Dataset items
------------------------------------------------------------------------
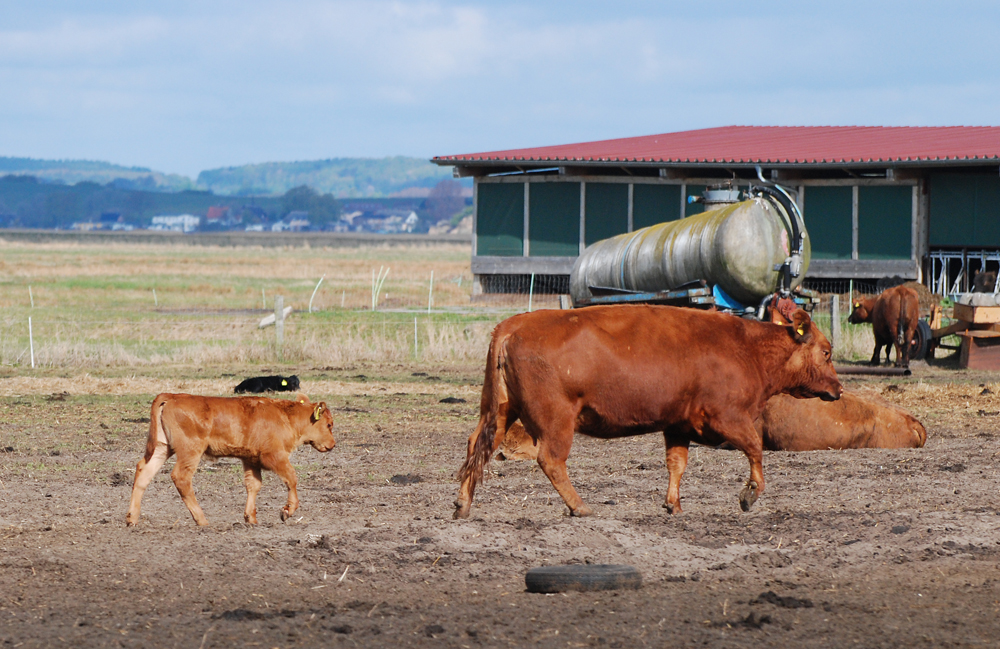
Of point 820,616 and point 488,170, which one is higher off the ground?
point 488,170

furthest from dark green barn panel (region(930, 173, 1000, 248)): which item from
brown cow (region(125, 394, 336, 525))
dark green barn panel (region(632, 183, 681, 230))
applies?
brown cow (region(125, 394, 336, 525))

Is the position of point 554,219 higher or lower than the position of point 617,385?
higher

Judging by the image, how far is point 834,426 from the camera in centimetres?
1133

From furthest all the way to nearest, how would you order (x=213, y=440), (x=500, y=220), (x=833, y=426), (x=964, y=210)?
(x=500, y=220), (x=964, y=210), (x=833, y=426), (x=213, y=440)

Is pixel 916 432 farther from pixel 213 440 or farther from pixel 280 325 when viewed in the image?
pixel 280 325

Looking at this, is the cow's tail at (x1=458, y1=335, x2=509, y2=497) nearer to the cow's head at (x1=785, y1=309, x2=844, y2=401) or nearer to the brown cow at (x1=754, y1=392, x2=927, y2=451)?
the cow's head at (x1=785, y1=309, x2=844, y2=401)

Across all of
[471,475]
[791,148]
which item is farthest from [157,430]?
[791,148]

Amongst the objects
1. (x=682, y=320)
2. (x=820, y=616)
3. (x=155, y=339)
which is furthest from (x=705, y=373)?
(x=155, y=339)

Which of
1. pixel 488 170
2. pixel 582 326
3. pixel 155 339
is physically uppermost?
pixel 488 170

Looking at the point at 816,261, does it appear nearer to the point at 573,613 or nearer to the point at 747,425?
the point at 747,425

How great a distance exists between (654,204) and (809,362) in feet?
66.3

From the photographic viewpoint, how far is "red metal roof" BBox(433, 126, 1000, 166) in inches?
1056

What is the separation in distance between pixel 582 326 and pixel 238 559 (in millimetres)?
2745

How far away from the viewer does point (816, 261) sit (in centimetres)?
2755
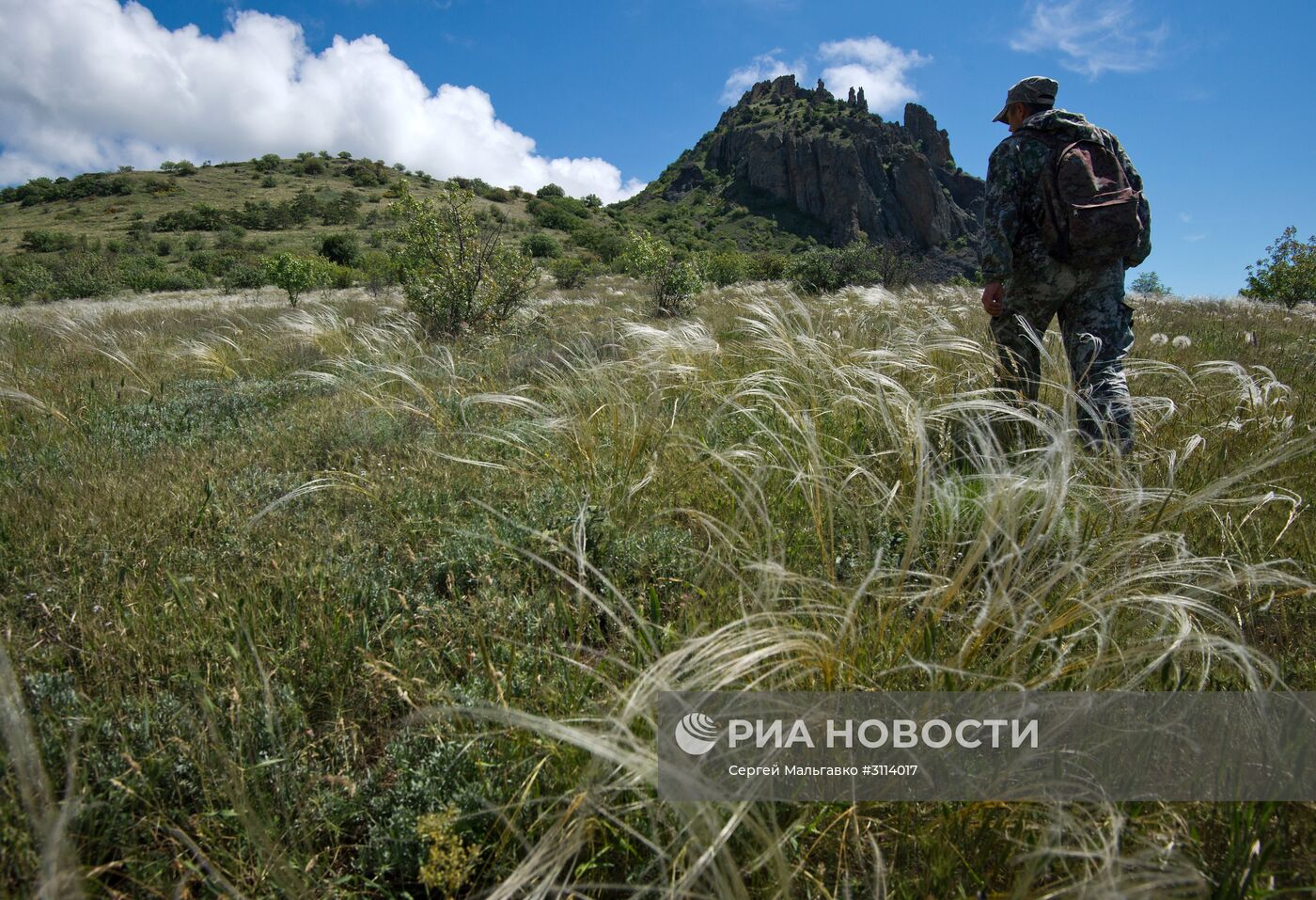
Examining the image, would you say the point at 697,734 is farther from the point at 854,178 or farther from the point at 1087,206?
------------------------------------------------------------------------
Problem statement:
Rescale the lines starting at the one containing "How far away" and ending at the last line by rewriting them with their requests, multiplying every number in the answers (distances or coordinates) by 0.55 and rounding to whole numbers with halves rounded up. Omit the pictures from your answer.

Full answer:
How far away from the viewer does point (816, 261) sit (in centimetres)?
1515
Examining the image, would you say the point at 697,734 is farther from the point at 854,178 or farther from the point at 1087,206?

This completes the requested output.